A plague of this proportion, on the heels of one of the greatest natural disasters in history, would surely move the world to tears. Yet, among some, news of a malaria outbreak would only prompt anger—righteous anger toward the radical environmentalist movement on whose shoulders the guilt of such an epidemic would rest.
The reason I use the world “guilt” is because malaria is an easily preventable disease. Halting its spread, however, would require the environmentalist movement to renounce one of its favorite pet causes, codified in Rachel Carson’s classic 1962 treatise Silent Spring. Carson claimed, among other things, that the widespread use of pesticides, especially the extremely effective malaria-fighting DDT, resulted in higher cancer rates in human beings. Yet there is not one iota of scientific evidence to buttress this claim. In fact, the thrust of the research on this question runs to the contrary.
According to scientific testing by Dr. Philip Butler, director of the Fish and Wildlife Service's Sabine Island Research Laboratory, “92 percent of DDT and its metabolites” vanish from the environment after 38 days. Furthermore, as the former director of the World Health Organization (WHO) acknowledged decades ago, “DDT is so safe that no symptoms have been observed among the 130,000 spraymen or the 535 million inhabitants of sprayed houses [over the years in which DDT spraying was legal]. No toxicity was observed in the wildlife of the countries participating in the malaria campaign.”
In what appears to have been a last, desperate attempt to rid the world of Rachel Carson’s myth, one study commissioned in 1956 asked volunteers to eat DDT every day for two years. Amazingly, the volunteers reported no major physical maladies then or even later in life.
After the Environmental Protection Agency (EPA) banned DDT in 1972, Judge Edmund Sweeney, who was in charge of an EPA advisory body on DDT, concluded that such a ban was unnecessary: “DDT is not a carcinogenic hazard to man...is not a mutagenic or teratogenic hazard to man...[the] use of DDT under the regulations involved here [does] not have a deleterious effect on freshwater fish, estuarine organisms, wild birds or other wildlife.”
So we’ve proven that DDT isn’t harmful, but what makes it so indispensable in combating malaria?

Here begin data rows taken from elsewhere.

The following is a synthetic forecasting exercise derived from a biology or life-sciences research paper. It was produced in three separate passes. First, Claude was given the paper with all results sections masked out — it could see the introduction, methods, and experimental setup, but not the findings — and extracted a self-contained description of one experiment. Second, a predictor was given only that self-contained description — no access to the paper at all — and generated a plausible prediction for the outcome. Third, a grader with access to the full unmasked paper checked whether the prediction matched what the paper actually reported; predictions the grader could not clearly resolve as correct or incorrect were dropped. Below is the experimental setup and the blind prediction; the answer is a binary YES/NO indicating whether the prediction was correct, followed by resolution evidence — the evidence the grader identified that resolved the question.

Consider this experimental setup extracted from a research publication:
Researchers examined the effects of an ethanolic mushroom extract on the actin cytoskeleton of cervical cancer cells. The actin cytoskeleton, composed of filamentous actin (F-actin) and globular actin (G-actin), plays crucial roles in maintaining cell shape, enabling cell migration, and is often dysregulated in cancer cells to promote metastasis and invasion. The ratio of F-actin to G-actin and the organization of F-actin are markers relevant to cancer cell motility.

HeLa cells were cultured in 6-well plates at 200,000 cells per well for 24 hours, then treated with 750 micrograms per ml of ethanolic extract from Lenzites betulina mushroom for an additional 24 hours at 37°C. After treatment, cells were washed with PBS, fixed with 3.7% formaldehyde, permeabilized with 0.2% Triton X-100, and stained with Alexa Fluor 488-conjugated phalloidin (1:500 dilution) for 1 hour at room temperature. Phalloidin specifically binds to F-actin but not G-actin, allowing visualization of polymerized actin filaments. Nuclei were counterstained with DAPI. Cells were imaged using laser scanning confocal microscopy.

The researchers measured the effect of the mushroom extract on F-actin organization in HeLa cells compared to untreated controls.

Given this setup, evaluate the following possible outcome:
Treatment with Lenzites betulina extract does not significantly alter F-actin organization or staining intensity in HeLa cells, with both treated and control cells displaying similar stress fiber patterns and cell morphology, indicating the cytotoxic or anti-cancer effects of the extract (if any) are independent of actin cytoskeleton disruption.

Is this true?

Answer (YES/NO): NO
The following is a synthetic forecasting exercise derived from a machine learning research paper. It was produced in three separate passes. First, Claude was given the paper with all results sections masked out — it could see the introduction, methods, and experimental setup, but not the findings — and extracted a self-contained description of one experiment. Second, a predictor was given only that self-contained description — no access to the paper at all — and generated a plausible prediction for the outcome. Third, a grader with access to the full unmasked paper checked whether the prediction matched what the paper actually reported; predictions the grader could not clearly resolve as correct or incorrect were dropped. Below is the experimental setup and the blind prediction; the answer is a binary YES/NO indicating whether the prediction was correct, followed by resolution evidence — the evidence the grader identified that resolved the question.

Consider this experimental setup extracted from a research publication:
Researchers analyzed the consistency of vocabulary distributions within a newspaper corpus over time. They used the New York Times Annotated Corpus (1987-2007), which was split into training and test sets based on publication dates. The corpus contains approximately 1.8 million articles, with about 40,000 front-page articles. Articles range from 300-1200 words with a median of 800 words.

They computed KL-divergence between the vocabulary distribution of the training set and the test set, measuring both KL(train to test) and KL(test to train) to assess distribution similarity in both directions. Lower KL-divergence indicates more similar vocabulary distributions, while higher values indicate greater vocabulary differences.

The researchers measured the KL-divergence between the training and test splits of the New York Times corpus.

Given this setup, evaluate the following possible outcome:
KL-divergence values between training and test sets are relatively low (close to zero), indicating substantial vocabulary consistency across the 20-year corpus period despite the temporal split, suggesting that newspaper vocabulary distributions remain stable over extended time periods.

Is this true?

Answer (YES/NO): YES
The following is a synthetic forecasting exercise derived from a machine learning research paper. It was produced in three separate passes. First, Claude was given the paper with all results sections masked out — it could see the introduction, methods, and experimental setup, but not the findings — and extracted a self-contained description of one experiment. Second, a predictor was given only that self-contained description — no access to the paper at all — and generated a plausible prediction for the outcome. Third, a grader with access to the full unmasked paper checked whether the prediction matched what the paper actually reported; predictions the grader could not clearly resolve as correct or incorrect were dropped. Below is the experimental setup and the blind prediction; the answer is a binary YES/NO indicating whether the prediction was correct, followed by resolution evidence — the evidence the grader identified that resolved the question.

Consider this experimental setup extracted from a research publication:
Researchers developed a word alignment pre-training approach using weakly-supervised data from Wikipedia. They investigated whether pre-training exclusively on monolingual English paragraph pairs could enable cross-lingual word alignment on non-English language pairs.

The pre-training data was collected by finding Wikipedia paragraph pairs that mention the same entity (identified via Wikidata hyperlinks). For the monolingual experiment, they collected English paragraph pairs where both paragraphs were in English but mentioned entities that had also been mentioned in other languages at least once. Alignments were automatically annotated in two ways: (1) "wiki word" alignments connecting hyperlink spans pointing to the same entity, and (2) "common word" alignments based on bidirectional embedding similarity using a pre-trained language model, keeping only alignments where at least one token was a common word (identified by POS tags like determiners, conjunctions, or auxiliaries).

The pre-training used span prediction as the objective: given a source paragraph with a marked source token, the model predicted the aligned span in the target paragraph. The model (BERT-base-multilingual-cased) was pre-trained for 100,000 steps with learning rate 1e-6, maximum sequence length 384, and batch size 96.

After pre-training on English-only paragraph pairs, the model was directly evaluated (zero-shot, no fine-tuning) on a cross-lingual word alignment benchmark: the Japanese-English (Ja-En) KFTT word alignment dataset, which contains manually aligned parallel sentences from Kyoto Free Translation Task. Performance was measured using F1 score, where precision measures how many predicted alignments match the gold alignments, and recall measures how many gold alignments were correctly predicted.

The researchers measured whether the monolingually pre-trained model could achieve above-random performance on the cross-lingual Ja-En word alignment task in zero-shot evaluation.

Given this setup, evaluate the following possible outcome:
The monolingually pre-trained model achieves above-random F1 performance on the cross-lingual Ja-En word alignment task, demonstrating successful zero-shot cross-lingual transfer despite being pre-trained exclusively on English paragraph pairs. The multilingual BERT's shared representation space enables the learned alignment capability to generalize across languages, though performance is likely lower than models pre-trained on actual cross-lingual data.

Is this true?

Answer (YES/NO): YES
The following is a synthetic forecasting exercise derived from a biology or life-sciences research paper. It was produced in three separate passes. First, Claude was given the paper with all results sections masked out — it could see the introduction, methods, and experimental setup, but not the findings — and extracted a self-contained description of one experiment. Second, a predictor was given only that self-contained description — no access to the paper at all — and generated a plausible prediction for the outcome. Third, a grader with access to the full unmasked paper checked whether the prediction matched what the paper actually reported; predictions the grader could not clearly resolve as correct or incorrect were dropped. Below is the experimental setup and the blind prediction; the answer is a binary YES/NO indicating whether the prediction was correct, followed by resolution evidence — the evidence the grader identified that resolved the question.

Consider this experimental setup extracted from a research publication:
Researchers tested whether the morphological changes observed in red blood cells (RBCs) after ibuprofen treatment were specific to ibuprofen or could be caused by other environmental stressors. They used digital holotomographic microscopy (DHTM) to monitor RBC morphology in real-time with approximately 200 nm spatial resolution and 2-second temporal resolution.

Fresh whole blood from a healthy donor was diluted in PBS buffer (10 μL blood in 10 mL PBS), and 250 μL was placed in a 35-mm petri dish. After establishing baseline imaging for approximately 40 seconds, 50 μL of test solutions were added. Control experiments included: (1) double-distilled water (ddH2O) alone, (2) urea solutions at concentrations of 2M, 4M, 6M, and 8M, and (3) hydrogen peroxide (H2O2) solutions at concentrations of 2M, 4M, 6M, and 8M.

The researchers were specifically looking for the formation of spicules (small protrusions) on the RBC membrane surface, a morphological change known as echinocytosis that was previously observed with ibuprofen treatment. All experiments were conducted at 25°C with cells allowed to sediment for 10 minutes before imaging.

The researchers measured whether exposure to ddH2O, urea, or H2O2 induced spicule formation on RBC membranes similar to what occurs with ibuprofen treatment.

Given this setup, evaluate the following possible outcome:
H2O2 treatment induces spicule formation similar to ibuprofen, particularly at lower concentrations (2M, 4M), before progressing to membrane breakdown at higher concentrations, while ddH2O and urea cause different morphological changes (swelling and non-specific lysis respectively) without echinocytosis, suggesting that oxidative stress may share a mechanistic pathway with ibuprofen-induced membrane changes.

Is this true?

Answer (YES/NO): NO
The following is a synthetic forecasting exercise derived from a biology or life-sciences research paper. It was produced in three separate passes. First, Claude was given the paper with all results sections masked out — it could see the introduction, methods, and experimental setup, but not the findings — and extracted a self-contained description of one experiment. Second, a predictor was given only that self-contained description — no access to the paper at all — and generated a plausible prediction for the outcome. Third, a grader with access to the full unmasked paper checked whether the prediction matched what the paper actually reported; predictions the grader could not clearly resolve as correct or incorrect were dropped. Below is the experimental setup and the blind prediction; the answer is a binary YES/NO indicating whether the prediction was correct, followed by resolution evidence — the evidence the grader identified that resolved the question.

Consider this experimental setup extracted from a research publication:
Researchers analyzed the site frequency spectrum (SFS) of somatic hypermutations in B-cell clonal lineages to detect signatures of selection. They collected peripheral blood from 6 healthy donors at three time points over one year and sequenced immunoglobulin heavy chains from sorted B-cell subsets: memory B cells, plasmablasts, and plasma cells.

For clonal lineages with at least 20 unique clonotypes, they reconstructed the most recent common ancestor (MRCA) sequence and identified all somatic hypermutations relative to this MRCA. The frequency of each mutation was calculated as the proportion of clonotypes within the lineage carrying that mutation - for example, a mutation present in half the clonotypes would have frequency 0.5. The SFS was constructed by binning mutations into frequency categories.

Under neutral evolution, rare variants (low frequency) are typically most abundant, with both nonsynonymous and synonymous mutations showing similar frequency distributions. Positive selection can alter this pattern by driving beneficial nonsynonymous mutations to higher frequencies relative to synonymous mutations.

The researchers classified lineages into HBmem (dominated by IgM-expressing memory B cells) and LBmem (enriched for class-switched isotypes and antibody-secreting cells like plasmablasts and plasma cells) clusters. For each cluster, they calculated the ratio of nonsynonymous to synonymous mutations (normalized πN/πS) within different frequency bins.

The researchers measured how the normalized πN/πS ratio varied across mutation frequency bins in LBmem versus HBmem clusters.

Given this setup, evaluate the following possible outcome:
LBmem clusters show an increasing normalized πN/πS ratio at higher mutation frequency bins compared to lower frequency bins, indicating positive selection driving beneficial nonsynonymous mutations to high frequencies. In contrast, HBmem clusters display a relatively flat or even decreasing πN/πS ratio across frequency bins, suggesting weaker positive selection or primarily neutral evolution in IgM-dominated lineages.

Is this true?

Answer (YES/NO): YES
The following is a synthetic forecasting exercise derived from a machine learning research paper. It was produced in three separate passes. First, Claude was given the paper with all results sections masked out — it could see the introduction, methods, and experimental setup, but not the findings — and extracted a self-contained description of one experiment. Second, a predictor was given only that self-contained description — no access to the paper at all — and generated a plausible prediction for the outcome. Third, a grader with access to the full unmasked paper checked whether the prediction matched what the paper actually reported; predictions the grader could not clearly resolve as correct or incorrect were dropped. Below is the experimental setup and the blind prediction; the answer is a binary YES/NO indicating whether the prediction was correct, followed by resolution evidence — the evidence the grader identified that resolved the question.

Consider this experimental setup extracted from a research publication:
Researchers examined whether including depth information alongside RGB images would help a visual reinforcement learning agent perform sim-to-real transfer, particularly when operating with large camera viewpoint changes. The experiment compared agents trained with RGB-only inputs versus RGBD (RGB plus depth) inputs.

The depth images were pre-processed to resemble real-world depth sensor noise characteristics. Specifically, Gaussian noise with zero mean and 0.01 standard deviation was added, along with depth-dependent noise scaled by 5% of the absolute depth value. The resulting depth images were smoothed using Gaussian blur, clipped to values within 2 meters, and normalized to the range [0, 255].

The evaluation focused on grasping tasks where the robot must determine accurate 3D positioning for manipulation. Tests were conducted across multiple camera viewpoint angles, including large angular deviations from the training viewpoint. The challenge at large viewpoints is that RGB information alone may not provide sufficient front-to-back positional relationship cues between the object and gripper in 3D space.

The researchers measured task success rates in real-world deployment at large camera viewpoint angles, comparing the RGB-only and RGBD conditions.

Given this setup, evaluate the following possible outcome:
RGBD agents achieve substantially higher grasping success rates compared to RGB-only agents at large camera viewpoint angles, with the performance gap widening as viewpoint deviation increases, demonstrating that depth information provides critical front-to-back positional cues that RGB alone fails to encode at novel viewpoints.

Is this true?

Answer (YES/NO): NO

Consider that before the DDT revolution of the 1950s, India experienced 800,000 deaths a year from malaria. In the later 60s, after India had relentlessly implemented the use of DDT, annual malaria cases were down to almost zero. According to the New York Times, “In Sri Lanka, then called Ceylon, 2.8 million cases of malaria per year fell to 17.” The Times further notes that this dramatic downturn in malaria cases worldwide even lead the National Academy of Sciences to proclaim that “to only a few chemicals does man owe as great a debt as to DDT.”
But by the early 70s, Rachel Carson had captured the hearts of the WHO and the United States Agency for International Development (USAID), and almost instantly the chemical viewed by scientists as a sort of Holy Water in the fight against worldly plague became a cancer-causing, bird-killing, humanity-threatening scourge. Simply astonishing.
In the short time it took you to read this column, over 1,000 people contracted malaria and a dozen died.
I think it’s clear whose hands are bloody.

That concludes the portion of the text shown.